Il n'y a plus personne sous le pont de la FIU, le nouveau symbole de la peur à Miami



Malgré les années qui se sont écoulées depuis l'effondrement du pont, le traumatisme collectif continue d'influencer le comportement des conducteurs.

Les voitures ne s'arrêtent pas sous le pont de la FIUPhoto © Captura de vidéo d'Instagram / Sanzalo

Le souvenir de l'effondrement du pont piétonnier de l'Université Internationale de Floride (FIU) le 15 mars 2018 demeure encore très présent à Miami.

Malgré le temps écoulé, le traumatisme collectif continue d'influencer le comportement des conducteurs : la plupart évitent de s'arrêter sous la structure actuelle et alertent les autres pour qu'ils n'en fassent pas non plus.

Le créateur de contenu connu sous le nom de Sanzalo a partagé sur Instagram une vidéo enregistrée alors qu'il circulait dans la zone où le pont s'est effondré en 2018, tragédie qui a fait six victimes.

Depuis sa moto, il montre comment les automobilistes et les motards attendent leur tour pour avancer sur la route, mais aucun ne s'arrête sous la structure.

Seul un véhicule reste stationné quelques secondes, ce qui déclenche son commentaire entre rires et avertissement.

"Mira comment personne ne se gare sous le pont, les gens en ont peur… Il n'y en a qu'un qui se retrouve à faire ça. Ne vous garez pas sous le pont, ça apporte de mauvais augures à Miami. ¡Alabao!", dit-il en filmant.

Puis il insiste auprès de ses suiveurs : "Ni fous, ne restez pas là en bas."

Une peur que beaucoup ne surmontent pas

Les réactions à la publication confirment que cette peur n'est pas isolée. Plusieurs utilisateurs ont décrit l'effondrement comme un événement impossible à effacer.

"Le jour le plus traumatique de notre histoire. Trop de douleur. Nous le vivons encore en parlant de ce moment", a écrit quelqu'un.

Un autre utilisateur a affirmé que la coutume de ne pas s'arrêter sous la structure "va durer 100 ans" perdure, suivie de témoignages de personnes qui n'ont pas directement vécu la tragédie, mais qui disent ressentir la même peur : "Je n'étais même pas encore arrivé aux États-Unis à ce moment-là et je ressens aussi cela."

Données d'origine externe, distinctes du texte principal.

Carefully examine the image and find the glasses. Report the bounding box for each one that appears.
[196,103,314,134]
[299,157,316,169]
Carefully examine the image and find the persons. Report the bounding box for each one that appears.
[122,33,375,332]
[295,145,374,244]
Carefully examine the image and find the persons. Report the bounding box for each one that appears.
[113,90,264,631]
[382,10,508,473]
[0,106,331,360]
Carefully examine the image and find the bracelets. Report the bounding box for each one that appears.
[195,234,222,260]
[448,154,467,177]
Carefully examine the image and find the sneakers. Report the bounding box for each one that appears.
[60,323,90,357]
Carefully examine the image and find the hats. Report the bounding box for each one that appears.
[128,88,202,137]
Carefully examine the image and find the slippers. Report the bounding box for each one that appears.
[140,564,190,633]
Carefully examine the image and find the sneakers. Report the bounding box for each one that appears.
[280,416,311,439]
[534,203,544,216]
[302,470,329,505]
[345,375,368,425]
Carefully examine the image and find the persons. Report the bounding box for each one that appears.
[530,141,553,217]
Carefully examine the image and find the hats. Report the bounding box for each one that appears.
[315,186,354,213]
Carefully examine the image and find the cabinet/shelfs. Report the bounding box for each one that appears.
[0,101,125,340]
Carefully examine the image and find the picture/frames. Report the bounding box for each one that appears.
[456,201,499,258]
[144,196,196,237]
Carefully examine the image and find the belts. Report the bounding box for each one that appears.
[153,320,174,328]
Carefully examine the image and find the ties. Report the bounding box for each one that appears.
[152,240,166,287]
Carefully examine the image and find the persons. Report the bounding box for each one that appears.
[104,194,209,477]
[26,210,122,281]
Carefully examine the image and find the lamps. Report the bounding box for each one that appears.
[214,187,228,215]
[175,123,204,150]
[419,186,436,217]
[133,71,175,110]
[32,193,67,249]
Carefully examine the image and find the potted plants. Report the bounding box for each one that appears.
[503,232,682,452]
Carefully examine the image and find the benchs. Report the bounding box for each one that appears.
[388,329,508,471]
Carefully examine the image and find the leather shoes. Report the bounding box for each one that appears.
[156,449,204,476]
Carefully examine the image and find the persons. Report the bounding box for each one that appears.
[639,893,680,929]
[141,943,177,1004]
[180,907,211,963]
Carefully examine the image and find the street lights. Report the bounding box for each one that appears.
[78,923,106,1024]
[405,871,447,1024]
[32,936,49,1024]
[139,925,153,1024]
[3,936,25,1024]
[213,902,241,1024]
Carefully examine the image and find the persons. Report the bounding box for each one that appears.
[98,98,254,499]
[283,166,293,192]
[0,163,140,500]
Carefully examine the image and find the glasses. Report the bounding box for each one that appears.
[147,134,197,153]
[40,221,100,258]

Certains ont raconté des expériences personnelles difficiles à oublier.

Une femme a assuré qu'elle est passée sous le pont quatre minutes avant son effondrement et a avoué qu'elle évite toujours de s'arrêter sous toute structure similaire : "On me klaxonne beaucoup et ça me terrifie."

Une autre personne a ajouté que chaque fois qu'elle conduit dans cette zone, elle fait une prière pour les victimes.

Certains n'ont pas manqué de dire que la seule voiture stationnée sous le pont dans la vidéo ignorait ce qui s'était passé : "Celui qui est en bas ne sait pas ce qui s'est passé là" ou "C'est un nouveau venu", ont-ils commenté entre blagues et avertissements.

Une blessure qui ne se ferme pas

L'accident était associé à des erreurs de conception, un manque de révisions adéquates et des défaillances structurelles, des conclusions qui ont été confirmées par la Commission Nationale de la Sécurité des Transports (NTSB).

La marque émotionnelle de la tragédie demeure.

Un utilisateur a rappelé qu'il était lui-même proche de la scène et a remis en question le fait que, tout comme à l'époque, "ils continuent à construire le pont sans fermer la rue", insistant sur le fait que si la zone avait été fermée en 2018, des vies n'auraient pas été perdues.

Les morts, les témoignages de ceux qui ont été à quelques secondes de perdre la vie et l'image encore présente des voitures écrasées sous des tonnes de béton entretiennent un traumatisme urbain qui fait désormais partie de la culture routière de Miami.

Aujourd'hui, plus que par superstition, les conducteurs semblent éviter de se trouver sous le pont par peur et en souvenir.

Parce que, bien que la structure ait été remplacée et que le transit se poursuive, la peur n'a pas été reconstruite.